When doing Difference in Differences, we basically pretend to know the average treated outcome $\frac{\sum_{i=1}^n Y_i(1)}{n}$ and the average no-treatment outcome $\frac{\sum_{i=1}^n Y_i(0)}{n}$ of an initial group of units (by assuming a parallel counterfactual trend with a secondary group of units). Therefore, we can directly use the fact that the sample ATE is an unbiased estimator of the true ATE to estimate the true ATE by $\frac{\sum_{i=1}^n Y_i(1)-Y_i(0)}{n} = \frac{\sum_{i=1}^n Y_i(1)}{n} - \frac{\sum_{i=1}^n Y_i(0)}{n}$.
This is how I rationalize the Difference in Differences result. The parallel trend assumption spares us the effort of dividing the units into treatment and control groups and it means that there is no selection bias to worry about (which Wikipedia confirms)

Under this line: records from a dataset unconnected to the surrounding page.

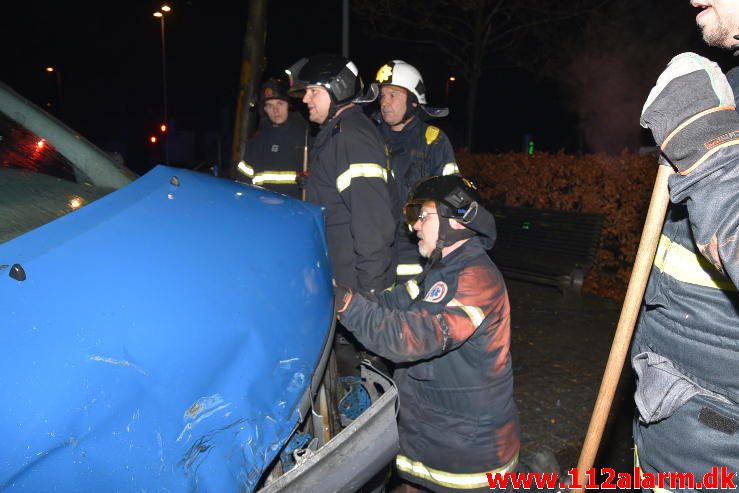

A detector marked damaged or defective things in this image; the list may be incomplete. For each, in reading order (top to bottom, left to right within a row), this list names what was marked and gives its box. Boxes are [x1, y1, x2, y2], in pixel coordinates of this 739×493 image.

crumpled car hood [0, 167, 334, 490]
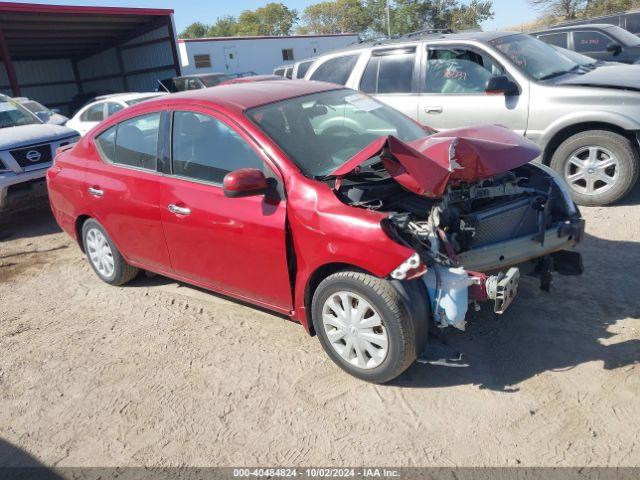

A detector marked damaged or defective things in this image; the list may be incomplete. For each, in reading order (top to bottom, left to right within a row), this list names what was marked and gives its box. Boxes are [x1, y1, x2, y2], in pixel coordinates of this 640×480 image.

crumpled hood [556, 63, 640, 90]
crumpled hood [0, 123, 77, 151]
crumpled hood [330, 125, 540, 199]
damaged red car [45, 81, 584, 382]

LE: To clarify my reasoning, I painted this graph.
By making the Parallel Trends assumption and observing that the second group reaches point a, we automatically know that the first group would have reached point c had it not been for the treatment. We thus have everything we need to know about the first group:
- the average (observed) treatment outcome = $\frac{\sum_{i=1}^n Y_i(1)}{n}$ = d
- the average (assumed) no-treatment outcome = $\frac{\sum_{i=1}^n Y_i(0)}{n}$ = c
Therefore, the sample ATE is d-c, which is an unbiased estimate of the true ATE. There are no treatment or control groups, because we don't make any assignment. We literally know or assume both average potential outcomes of the first group.